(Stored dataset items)

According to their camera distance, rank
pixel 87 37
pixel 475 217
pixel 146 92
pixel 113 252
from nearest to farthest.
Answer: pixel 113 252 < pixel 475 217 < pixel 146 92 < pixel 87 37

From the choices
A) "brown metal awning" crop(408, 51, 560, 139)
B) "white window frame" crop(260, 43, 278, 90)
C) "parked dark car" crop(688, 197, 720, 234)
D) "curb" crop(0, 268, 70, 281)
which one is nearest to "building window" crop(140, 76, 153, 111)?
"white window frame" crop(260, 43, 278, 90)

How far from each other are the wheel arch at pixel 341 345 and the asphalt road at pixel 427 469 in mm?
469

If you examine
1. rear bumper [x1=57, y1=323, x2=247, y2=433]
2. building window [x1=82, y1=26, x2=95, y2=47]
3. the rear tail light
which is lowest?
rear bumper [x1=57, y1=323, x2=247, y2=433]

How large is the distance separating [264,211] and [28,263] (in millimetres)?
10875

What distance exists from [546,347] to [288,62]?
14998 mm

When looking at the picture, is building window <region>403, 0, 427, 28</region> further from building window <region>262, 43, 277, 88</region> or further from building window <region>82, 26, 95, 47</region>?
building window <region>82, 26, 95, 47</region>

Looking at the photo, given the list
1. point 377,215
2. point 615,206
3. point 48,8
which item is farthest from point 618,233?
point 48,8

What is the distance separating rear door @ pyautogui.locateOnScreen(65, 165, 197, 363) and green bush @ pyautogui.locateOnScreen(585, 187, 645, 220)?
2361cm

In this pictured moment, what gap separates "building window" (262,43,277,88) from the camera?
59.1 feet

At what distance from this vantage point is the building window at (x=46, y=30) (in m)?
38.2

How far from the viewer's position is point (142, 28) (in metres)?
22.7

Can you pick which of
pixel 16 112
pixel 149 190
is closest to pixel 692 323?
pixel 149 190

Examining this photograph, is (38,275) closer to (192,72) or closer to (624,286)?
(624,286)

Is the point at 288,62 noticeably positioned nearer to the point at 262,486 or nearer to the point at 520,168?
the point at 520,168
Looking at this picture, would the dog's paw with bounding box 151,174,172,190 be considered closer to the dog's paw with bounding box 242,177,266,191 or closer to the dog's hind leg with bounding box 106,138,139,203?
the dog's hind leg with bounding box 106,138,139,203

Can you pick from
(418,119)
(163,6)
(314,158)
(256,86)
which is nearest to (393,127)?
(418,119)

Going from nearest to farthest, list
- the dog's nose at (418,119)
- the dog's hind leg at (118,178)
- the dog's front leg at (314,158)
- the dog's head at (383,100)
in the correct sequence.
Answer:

● REQUIREMENTS: Extract every record and return it verbatim.

● TASK SOLUTION:
According to their camera distance, rank
pixel 87 37
pixel 475 217
pixel 146 92
pixel 113 252
from nearest to farthest.
Answer: pixel 113 252 < pixel 475 217 < pixel 146 92 < pixel 87 37

From the choices
A) "brown metal awning" crop(408, 51, 560, 139)
B) "white window frame" crop(260, 43, 278, 90)
C) "parked dark car" crop(688, 197, 720, 234)
D) "curb" crop(0, 268, 70, 281)
which one is nearest to "building window" crop(140, 76, 153, 111)?
"white window frame" crop(260, 43, 278, 90)

How far from each other are the wheel arch at pixel 341 345 and the asphalt road at pixel 427 469 in mm?
469

If you examine
1. rear bumper [x1=57, y1=323, x2=247, y2=433]
2. building window [x1=82, y1=26, x2=95, y2=47]
3. the rear tail light
which is lowest?
rear bumper [x1=57, y1=323, x2=247, y2=433]

How large is the distance separating [264,211] and [28,263] (in millimetres)?
10875

What distance exists from [546,347] to [288,62]?
14998 mm

When looking at the picture, is building window <region>403, 0, 427, 28</region> further from building window <region>262, 43, 277, 88</region> or further from building window <region>82, 26, 95, 47</region>?
building window <region>82, 26, 95, 47</region>

Looking at the photo, given the list
1. point 377,215
2. point 615,206
3. point 48,8
which item is farthest from point 618,233?
point 48,8

What is the distance separating rear door @ pyautogui.locateOnScreen(65, 165, 197, 363) and green bush @ pyautogui.locateOnScreen(585, 187, 645, 220)?
2361cm

In this pictured moment, what gap separates "building window" (262,43,277,88) from the camera?
59.1 feet

At what distance from this vantage point is the building window at (x=46, y=30) (in m)?
38.2

How far from the viewer's position is point (142, 28) (in metres)?
22.7

Can you pick which of
pixel 16 112
pixel 149 190
is closest to pixel 692 323?
pixel 149 190

Examining this photograph, is (38,275) closer to (192,72) or closer to (624,286)?
(624,286)

Is the point at 288,62 noticeably positioned nearer to the point at 262,486 or nearer to the point at 520,168?
the point at 520,168
Looking at this picture, would the dog's paw with bounding box 151,174,172,190 be considered closer to the dog's paw with bounding box 242,177,266,191 or closer to the dog's hind leg with bounding box 106,138,139,203?
the dog's hind leg with bounding box 106,138,139,203

Can you pick from
(418,119)
(163,6)
(314,158)
(256,86)
which is nearest to (393,127)?
(418,119)

Going from nearest to farthest, list
- the dog's nose at (418,119)
- the dog's hind leg at (118,178)
- the dog's front leg at (314,158)
- the dog's head at (383,100)
in the correct sequence.
Answer:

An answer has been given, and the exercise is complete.